La poeta cochabambina Blanca Garnica reúne en un mismo volumen tres momentos poéticos: La Cuarentena, Pasos que pasan, El hilo roto, y propone una poética contemplativa y amable.
Lo primero que se puede percibir y reconocer de “La Cuarentena”, la primera parte del libro, es una atmósfera atávica, familiar. Es una poesía de entrecasa, sin que esta proximidad impida profundidad y precisión. Los poemas que componen esta parte -¿o debería decir: momento?- del volumen formalmente recuerda la puntualidad del haiku, aunque no atiende a sus restricciones métricas. Estamos ante un atavismo que nombra y conmemora, que alude y añora, que lamenta y que despide, siempre pausada y atentamente.
En estos poemas de breve acabado, pero de meditada manufactura y honda reflexión, Garnica, despliega su oficio como si se tratara de un lienzo o un telar, que en su ligera trama contiene el peso del dolor que el tiempo trae consigo, pero también la sabiduría y la aceptación.
Puede pensarse que son los años, la autora porta más de 80 años, o la vocación docente, que parece sugerir una intención didáctica. Sin embargo, La sencillez, que no simpleza, la exención de malicia, la familiaridad estricta, se sospechan premeditadas, casi intrínsecas a un estilo ya consolidado en Silencio de las ventanas (Plural, 2021).
Los sauces
airean sus palabras
como péndulos del tiempo
y el niño
columpia
en la memoria
(“Pasos que pasan”, 4, p.56)
En el poemario triple no hay tópicos grandilocuentes, ni poderosas visiones, ni densos abigarramientos. Hay, eso sí, una elevación de las pequeñas cosas a deidades milagrosas, de la experiencia cotidiana a despertares trascendentes. Títulos de poemas como “El perro ladra”, “El Molle”, “El tunal”, “La cebolla”, “En la cocina”, etc. dan cuenta de este universo limitado en su espacio, pero multiplicado en sus significaciones.
En lo argumental, lo aludido, lo invocado, lo referido, tiene que ver con objetos y seres de ese universo, y los momentos y las circunstancias que encuentran a unos y otros. Las más de cien páginas ofrecen ricas imágenes: “los pájaros / teclean / rajando el aire” (“La Cuarentena”, 9); “Lanza la boca rocas /desde su altura / y hiere /al abismo ciego” (“La palabra”,18); “Desnuda el alma / pone una mancha / bajo la lluvia”, (“La lluvia”, 45); o “Y en paz / pastaban / las malvas / en sus ojos” (“Pasos que pasan, 33, p.65).
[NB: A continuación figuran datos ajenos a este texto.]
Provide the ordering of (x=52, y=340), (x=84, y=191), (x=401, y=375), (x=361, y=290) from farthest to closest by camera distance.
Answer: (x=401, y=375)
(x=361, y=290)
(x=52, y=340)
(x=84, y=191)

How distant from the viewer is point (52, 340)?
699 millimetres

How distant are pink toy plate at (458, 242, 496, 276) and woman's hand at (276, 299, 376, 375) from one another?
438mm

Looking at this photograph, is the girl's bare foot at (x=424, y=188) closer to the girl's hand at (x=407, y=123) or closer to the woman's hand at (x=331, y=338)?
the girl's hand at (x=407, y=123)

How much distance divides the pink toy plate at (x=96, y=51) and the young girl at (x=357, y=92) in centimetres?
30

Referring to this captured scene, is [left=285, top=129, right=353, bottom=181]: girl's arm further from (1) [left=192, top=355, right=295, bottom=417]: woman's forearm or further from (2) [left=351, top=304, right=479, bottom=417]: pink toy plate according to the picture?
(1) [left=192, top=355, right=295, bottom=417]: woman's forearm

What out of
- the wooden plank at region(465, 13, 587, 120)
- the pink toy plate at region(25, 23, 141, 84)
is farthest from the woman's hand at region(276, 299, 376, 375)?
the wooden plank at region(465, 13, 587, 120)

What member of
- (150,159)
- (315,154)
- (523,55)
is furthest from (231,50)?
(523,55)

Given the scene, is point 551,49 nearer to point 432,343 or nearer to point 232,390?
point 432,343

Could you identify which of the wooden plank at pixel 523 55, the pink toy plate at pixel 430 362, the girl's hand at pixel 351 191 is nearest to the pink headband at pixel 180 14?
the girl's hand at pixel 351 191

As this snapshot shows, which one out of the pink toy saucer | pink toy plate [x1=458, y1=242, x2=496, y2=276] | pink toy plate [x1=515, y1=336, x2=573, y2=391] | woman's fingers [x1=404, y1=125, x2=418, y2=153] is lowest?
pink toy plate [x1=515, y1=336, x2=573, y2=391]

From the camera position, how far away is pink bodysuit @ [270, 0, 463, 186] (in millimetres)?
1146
Si “La cuarentena” versa sobre el encierro, y “Pasos que pasan” sobre la fuga irreparable del tiempo, “El hilo roto” anuncia la herida en el tejido íntimo, fraternal, la discontinuidad de esa línea (el hilo, pues) sanguínea, temporal, fundamental que es la familia.
Se reventó
el hilo
de mi hermano.
Queremos amarrarlo…
(“El hilo roto”, 73)
Hay una nostalgia manifiesta, y también una actitud zen ante lo contemplado, una “aceptación de lo inevitable” (como se traduce la voz japonesa Akirame, a propósito, título del primer poemario de don Roberto Echazú). Entre una fauna amigable, flores, verduras, rincones preferidos, aparece también Cristo como un personaje familiar más del entorno poético que ilumina estos escritos. El bonus track “Como epílogo”, reitera y consolida la búsqueda de belleza en lo cotidiano: “Tiene carne y lechuga / el plato / de esta tarde / Abrazos de ponientes / y fuego / en las palabras” (“Despedida”, 94).
Muchos poemas comparten cierta cualidad vegetal: brotan, germinan, florecen, marchitan.
Las hojas
sin peciolo
fugitivas
y los pasos
sin peso
de los huesos
su luz
recibe
el sol.
(“Recibe el sol”, 78)
Y la experiencia de esta lectura es en sí una travesía quieta, un instante de contemplación bajo enredaderas que reciben a los pájaros, intuyendo el rumor casi imperceptible de los pasos de la poesía en el aire.